#### [Testo citato]
┄┄┄┄┄┄┄┄┄┄

Dicono di noi / L’appello anti-crisi degli editori

Il Sole 24 Ore

L’appello anti-crisi degli editori

LETTERA APERTA AL FUTURO GOVERNO

Le priorità su cui intervenire: fisco, tutela del copyright, distribuzione e formazione LA FLESSIONE Fra 2008 e 2012 gli investimenti pubblicitari hanno lasciato sul terreno un miliardo di euro fra quotidiani e periodici.

«Noi editori consideriamo la tutela della libertà di stampa e la diffusione delle notizie una funzione pubblica e insieme un’attività d’impresa che va salvata, perché essenziale alla vita democratica del Paese». Più chiaro e diretto di così non poteva essere l’inizio della lettera aperta che la Fieg, la Federazione degli editori italiani, “invia” al Parlamento e al futuro Governo che usciranno dalla tornata elettorale del 24-25 febbraio.

┄┄┄┄┄┄┄┄┄┄

#### [Istruzioni]
**a)** Nel testo sull'appello degli editori, ricopia parola per parola tutto da "Il Sole 24 Ore" fino a "quotidiani e periodici.".
**b)** Elenca le priorità su cui intervenire indicate nel testo sull'appello degli editori.
**c)** Prosegui il testo sull'appello degli editori, cominciando dopo l'ultima frase riportata.

┄┄┄┄┄┄┄┄┄┄

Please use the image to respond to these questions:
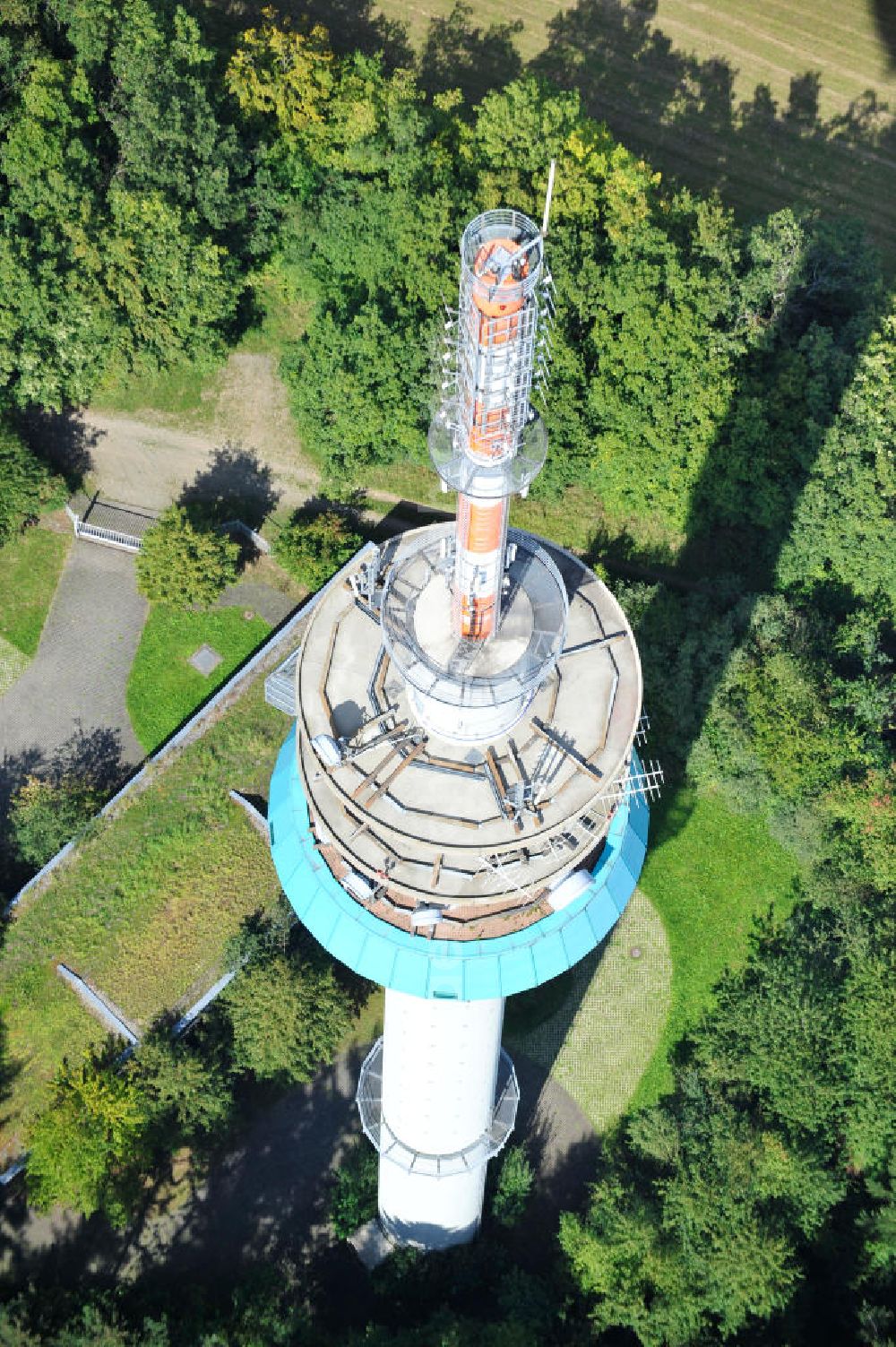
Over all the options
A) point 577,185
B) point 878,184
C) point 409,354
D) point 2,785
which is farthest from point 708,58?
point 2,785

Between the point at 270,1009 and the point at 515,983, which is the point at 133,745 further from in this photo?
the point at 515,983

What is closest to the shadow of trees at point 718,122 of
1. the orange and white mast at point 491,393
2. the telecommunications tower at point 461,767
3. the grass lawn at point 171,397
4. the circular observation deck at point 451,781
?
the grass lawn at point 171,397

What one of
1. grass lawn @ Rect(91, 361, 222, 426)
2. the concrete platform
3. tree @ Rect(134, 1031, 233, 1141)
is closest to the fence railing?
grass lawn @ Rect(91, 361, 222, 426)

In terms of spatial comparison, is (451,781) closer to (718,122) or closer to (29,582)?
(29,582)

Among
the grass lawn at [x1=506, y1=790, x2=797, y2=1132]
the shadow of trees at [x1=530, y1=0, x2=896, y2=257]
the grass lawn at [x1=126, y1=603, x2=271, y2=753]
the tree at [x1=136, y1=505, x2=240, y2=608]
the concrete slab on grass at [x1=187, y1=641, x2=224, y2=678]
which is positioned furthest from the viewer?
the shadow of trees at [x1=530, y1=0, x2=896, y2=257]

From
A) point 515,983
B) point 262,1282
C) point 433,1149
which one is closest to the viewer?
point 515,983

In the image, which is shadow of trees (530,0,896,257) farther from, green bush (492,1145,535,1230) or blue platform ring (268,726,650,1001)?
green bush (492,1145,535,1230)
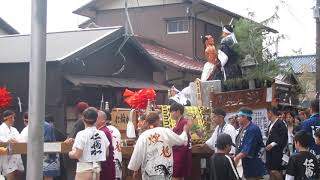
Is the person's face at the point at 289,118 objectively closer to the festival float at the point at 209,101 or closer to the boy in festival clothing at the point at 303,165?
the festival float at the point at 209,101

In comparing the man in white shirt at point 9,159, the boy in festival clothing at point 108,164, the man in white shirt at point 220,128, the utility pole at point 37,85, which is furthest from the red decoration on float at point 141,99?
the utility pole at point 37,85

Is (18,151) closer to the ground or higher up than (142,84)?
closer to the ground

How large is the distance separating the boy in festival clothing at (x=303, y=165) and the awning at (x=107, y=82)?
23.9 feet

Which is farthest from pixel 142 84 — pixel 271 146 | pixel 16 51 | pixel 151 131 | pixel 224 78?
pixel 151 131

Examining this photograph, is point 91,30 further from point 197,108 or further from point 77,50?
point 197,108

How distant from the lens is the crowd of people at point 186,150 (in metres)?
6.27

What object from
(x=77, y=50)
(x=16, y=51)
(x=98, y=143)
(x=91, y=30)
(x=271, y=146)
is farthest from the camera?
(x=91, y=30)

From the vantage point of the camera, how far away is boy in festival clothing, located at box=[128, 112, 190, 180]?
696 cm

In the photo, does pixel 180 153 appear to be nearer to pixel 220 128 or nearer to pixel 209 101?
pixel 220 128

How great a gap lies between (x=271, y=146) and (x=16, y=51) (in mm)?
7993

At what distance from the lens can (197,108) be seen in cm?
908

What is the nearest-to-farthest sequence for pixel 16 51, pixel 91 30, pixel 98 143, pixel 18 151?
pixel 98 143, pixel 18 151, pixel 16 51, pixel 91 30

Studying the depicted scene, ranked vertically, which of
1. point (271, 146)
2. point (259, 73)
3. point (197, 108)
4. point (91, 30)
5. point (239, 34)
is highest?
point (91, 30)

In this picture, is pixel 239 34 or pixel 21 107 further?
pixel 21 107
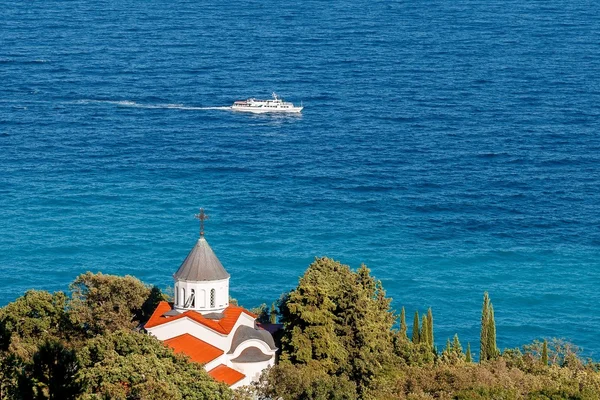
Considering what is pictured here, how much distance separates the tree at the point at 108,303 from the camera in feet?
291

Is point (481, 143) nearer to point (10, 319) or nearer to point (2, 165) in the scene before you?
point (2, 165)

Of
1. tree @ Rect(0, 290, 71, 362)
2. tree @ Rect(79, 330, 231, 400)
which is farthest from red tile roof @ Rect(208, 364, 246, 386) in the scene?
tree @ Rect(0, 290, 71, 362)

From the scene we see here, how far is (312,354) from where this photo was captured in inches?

┄┄┄┄┄┄┄┄┄┄

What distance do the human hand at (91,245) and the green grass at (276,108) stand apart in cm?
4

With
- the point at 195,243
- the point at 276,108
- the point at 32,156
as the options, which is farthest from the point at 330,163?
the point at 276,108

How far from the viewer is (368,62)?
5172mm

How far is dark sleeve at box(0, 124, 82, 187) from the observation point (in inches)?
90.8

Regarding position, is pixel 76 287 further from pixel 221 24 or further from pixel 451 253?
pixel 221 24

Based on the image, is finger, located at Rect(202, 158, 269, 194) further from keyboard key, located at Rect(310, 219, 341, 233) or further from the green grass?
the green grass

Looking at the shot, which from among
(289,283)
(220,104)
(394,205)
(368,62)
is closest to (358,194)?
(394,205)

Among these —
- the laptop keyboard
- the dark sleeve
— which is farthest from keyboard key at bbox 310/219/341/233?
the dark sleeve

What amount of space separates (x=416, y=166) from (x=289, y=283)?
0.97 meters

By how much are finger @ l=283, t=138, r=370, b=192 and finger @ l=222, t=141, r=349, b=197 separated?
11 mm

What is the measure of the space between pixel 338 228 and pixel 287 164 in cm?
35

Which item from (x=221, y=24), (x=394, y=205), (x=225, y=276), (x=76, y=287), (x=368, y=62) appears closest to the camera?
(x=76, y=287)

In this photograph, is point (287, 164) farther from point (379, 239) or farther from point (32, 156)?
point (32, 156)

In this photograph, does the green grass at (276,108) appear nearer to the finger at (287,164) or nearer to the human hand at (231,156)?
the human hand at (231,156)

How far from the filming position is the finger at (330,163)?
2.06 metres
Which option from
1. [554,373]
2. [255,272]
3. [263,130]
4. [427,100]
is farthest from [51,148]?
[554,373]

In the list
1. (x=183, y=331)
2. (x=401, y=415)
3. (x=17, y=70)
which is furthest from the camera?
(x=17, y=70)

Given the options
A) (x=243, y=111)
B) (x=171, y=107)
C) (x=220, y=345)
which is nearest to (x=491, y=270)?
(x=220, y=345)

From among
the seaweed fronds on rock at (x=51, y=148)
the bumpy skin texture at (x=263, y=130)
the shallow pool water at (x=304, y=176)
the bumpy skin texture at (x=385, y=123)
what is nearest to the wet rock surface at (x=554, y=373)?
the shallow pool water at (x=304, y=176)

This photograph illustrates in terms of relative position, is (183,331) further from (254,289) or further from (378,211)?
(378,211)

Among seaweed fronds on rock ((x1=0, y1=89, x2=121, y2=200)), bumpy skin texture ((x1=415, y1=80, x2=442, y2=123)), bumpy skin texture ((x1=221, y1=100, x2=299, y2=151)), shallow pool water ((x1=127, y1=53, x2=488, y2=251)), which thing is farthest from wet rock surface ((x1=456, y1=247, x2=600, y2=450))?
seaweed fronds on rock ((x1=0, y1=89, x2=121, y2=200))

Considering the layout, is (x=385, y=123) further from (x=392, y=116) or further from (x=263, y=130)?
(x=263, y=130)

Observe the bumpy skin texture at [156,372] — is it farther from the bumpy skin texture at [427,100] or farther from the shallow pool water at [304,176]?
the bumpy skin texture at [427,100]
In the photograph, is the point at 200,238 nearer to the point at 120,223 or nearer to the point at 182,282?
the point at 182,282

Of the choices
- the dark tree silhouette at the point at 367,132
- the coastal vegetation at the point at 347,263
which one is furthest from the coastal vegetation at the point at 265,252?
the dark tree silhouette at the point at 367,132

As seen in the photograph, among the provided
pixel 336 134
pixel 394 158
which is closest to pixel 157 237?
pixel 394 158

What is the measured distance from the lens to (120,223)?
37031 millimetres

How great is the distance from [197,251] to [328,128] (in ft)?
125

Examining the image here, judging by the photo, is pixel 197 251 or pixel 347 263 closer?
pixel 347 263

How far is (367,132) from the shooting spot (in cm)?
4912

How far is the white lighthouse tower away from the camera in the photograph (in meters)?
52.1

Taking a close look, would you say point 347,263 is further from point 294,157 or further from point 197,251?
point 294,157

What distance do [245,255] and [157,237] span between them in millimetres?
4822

┄┄┄┄┄┄┄┄┄┄

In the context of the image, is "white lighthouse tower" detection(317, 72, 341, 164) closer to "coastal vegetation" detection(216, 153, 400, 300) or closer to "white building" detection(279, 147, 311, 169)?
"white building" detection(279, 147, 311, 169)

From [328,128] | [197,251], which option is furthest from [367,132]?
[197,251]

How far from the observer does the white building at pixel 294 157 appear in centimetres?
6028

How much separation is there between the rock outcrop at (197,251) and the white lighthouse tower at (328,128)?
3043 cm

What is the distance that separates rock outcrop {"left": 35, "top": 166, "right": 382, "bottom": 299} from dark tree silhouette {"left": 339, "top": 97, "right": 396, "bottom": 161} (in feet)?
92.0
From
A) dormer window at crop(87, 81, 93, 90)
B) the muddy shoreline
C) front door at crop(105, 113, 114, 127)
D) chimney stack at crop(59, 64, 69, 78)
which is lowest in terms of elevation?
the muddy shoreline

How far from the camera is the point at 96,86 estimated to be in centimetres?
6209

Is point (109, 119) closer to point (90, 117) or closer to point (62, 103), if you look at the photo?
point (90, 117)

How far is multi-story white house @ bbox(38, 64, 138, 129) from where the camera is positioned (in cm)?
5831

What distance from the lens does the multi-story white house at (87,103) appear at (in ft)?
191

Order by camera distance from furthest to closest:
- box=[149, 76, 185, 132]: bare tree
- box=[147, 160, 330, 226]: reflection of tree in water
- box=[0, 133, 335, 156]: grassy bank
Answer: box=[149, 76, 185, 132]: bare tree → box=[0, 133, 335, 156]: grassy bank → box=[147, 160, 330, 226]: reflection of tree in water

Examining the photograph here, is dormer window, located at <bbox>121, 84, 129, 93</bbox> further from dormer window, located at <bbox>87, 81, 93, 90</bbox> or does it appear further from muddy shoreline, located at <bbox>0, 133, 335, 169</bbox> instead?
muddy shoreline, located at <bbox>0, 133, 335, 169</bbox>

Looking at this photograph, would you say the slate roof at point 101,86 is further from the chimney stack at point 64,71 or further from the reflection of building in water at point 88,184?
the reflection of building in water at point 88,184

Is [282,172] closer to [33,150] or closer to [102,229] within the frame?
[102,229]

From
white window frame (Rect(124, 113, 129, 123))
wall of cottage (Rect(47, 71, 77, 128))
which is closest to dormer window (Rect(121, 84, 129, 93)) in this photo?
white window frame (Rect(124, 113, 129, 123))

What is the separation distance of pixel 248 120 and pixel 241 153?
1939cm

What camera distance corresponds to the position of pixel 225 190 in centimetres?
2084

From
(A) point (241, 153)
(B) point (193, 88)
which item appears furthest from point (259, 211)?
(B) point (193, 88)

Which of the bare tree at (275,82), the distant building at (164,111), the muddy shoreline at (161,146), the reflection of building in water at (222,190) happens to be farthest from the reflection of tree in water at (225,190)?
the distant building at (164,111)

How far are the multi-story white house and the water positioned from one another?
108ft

┄┄┄┄┄┄┄┄┄┄

#### [Risposte attese]
**a)**
Il Sole 24 Ore

L’appello anti-crisi degli editori

LETTERA APERTA AL FUTURO GOVERNO

Le priorità su cui intervenire: fisco, tutela del copyright, distribuzione e formazione LA FLESSIONE Fra 2008 e 2012 gli investimenti pubblicitari hanno lasciato sul terreno un miliardo di euro fra quotidiani e periodici.

**b)** fisco; tutela del copyright; distribuzione; formazione

**c)**
Parole che vogliono chiarire il ruolo, importantissimo per la società, ma anche tutta la consapevolezza del difficile momento che la stampa italiana sta attraversando. I numeri sono una cartina di tornasole impietosa. Fra quotidiano e periodici ci sono oltre 1,1 miliardi di euro di investimenti pubblicitari andati in fumo nel confronto fra 2008 e 2012. Le ultime stime della Fieg, ferme a settembre e su un campione di 50 testate, indicano poi un decremento dei ricavi da vendita del 4 per cento. I dati Audipress e Ads – con un calo dei lettori della stampa quotidiana del 5,1% nel terzo trimestre del 2012 e segni meno diffusi un po’ dappertutto, tranne qualche eccezione, nelle vendite a dicembre – concludono un quadro nel quale sono dipinte anche tutte le sfide che gli editori hanno davanti. Sfide che essenzialmente partono da Internet, dai giornali digitali, dal passaggio sempre più spinto delle notizie dalla carta a computer e tablet. Ma alla Politica, con la P maiuscola, la Fieg chiede ora risposte «concrete e lungimiranti», per gli «oltre 22 milioni di persone che ogni giorno leggono quotidiani; quasi 33 milioni di lettori di periodici; sei milioni di utenti dei siti web dei quotidiani».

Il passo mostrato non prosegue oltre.